::: Excerpt to read


    “The idea of the lack of a record store, and a music store in town really depresses me,” said Brown. “And it depresses a lot of people. When Harvey is gone I’m just going to sit down in front on a chair and cry. And pine away.”

    Brown is not alone. More than 100 comments filled the K2 Music Facebook page when Harvey announced June 22 that he was shuttering the business. 

    But as Harvey noted, the last 18 months have been a financial struggle due, in large part, to the internet’s dampening effect on business. And it’s not only the internet; the larger guitar companies are choking small businesses with their love for big numbers.

    “People are buying on the internet,” said Brown. “It’s a hard time to run any retail store these days. But what Harvey has been providing for 30 years, or for certainly seven years as owner of K2 is that if you buy something from Harvey, he is going to take care of it for you. Forever. And guitars are made out of wood and they need care.”

    “The biggest problem is there’s not going to be a store where you walk in and say, ‘hey my guitar’s not playing well,’ and in 20 minutes, it’s playing well,” said Brown. “Which is going to be missed. Dearly.”

    He added: “I told Harvey, you have all these roadside vegetable stands, how about a roadside guitar stand? The good news, as Harvey says, after 30 years he will be able to spend time with people. So we are going to be hanging out. Playing music.”

    “Yeah!” said Harvey.

    “Don’t get a job too quick,” said Brown. “Because we need to hang out and play guitar.”

    Likewise, Harvey wants to hang out. But he also needs to get a job. 

    He knows what he wants to do, and that is to work with developmentally challenged children.

    “My ideal next-step would have started back in 1988 and I would have gone to school to be a pediatric occupational therapist,” he said.

    But that takes four years of school, and Harvey has bills to pay.

    Harvey graduated 30 years ago from Medomak Valley High School in 1988 and immediately got a job with Northern Kingdom.

    “This is all I’ve done for 30 years,” he added. And he has loved it all.

    When you’re 18 years old, that’s a dream job,” said Harvey. “To go work in a guitar store. I loved music, did a little bit of D.J – ing. I had wonderful people I worked with. It was an amazing company, as long as Ted [Pieri] and Elwood [Doran] owned it, it was great. Fortunately I met Matt early on, and he has been a major constant in my life.”

::::::

## Task A:
List every person named in the K2 Music excerpt.
## Task B:
Rewrite the passage of the K2 Music excerpt from "He knows what" up to and including "bills to pay.", replacing "school" with "college" throughout.
The items that follow are drawn from a separate source unrelated to the K2 Music excerpt.

::: The data

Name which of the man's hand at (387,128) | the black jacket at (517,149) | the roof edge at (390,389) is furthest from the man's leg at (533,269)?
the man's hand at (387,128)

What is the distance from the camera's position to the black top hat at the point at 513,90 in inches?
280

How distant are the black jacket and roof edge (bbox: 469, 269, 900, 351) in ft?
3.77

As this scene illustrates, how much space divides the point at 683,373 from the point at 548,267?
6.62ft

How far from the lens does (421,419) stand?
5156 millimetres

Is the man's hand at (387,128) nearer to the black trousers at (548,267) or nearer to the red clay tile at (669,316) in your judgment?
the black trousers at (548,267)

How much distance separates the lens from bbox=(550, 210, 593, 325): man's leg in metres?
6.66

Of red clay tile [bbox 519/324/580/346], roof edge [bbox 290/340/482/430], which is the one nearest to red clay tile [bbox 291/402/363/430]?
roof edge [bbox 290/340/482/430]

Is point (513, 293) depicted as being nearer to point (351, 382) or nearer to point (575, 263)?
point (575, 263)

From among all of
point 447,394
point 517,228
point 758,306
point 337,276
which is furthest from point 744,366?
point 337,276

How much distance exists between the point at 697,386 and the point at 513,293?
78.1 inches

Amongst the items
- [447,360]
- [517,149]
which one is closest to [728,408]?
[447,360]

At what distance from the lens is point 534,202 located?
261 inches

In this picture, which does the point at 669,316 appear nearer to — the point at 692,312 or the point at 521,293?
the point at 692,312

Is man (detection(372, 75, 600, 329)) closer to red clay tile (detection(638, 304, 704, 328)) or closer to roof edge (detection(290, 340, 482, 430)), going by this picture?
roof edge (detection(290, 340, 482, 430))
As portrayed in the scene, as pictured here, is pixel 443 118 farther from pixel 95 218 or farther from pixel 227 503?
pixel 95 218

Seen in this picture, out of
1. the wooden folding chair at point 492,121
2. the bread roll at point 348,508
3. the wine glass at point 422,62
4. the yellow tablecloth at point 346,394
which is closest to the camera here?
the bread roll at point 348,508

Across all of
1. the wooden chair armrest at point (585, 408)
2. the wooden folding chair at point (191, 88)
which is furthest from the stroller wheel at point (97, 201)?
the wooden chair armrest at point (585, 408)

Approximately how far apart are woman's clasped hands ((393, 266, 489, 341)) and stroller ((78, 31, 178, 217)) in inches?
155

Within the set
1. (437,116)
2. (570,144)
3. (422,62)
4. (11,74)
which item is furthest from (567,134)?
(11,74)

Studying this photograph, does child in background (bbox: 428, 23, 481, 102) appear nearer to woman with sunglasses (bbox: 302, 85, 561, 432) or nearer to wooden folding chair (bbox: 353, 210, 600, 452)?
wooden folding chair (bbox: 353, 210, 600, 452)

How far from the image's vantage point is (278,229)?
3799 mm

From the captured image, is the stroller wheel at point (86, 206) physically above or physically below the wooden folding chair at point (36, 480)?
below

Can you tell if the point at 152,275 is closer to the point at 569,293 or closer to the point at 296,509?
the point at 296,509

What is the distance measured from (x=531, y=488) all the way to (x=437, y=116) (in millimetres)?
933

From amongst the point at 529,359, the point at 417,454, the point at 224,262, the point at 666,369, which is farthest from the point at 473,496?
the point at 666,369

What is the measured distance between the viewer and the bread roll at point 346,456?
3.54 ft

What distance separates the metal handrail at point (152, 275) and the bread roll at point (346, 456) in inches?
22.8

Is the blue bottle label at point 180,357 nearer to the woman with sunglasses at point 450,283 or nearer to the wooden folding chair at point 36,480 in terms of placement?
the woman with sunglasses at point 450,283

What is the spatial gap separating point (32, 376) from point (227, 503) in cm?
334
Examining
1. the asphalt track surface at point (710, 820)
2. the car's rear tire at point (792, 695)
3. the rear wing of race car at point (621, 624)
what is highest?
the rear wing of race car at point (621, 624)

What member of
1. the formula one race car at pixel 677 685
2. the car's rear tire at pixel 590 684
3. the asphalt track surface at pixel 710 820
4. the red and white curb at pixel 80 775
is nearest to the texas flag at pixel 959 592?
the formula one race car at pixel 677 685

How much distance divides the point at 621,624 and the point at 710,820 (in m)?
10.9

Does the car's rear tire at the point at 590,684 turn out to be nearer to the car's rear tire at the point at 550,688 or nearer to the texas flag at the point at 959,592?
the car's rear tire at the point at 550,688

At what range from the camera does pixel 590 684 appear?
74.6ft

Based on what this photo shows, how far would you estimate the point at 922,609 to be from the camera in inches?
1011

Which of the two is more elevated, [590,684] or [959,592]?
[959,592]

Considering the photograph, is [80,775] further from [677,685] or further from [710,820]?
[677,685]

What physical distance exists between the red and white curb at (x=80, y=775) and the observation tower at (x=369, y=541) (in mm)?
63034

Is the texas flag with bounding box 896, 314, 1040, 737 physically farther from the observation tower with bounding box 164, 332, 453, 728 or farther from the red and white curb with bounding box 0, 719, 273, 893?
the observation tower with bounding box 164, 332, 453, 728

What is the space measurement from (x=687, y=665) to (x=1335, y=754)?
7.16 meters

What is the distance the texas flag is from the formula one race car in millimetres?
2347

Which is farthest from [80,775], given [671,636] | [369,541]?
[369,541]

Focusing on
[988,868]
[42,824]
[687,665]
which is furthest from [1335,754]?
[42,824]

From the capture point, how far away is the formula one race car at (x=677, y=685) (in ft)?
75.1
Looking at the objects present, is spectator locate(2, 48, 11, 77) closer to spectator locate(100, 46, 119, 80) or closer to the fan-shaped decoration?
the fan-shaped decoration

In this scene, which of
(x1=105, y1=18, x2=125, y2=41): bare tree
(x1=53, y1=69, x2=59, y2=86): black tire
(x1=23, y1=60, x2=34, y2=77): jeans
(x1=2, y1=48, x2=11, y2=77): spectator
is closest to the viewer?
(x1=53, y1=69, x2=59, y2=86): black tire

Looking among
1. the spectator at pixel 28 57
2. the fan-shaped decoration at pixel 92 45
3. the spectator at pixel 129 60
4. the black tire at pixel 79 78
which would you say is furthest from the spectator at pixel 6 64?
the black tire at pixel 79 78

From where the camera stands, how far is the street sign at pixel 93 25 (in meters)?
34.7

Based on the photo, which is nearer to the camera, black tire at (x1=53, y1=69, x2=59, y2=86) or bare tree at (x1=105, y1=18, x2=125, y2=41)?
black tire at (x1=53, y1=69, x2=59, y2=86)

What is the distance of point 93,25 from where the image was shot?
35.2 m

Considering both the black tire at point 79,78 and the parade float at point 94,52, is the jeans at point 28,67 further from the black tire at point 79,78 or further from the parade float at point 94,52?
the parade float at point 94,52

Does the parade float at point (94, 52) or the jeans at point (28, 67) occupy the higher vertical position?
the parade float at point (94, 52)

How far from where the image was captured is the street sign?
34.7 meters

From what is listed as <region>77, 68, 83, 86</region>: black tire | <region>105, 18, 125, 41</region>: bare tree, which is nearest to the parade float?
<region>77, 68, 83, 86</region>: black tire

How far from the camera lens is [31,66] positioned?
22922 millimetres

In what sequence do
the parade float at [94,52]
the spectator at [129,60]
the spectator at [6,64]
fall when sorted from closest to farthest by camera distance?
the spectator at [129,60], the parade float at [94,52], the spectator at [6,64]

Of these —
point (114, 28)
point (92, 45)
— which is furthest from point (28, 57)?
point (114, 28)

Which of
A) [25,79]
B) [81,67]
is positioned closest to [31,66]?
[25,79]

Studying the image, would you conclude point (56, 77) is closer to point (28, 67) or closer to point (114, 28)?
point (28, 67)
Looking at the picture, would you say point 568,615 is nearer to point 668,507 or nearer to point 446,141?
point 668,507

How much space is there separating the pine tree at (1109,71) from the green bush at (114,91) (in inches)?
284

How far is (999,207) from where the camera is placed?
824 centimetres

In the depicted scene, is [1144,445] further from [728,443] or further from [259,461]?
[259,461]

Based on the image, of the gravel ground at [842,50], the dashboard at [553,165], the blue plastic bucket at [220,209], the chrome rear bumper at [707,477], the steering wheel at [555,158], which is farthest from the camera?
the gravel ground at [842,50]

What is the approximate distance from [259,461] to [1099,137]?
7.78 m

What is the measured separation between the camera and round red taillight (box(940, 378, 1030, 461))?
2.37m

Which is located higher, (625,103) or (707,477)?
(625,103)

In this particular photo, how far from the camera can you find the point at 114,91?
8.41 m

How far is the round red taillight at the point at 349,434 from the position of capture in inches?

::::::

## Reply A:
Brown, Harvey, Ted Pieri, Elwood Doran, Matt

## Reply B:
He knows what he wants to do, and that is to work with developmentally challenged children.

    “My ideal next-step would have started back in 1988 and I would have gone to college to be a pediatric occupational therapist,” he said.

    But that takes four years of college, and Harvey has bills to pay.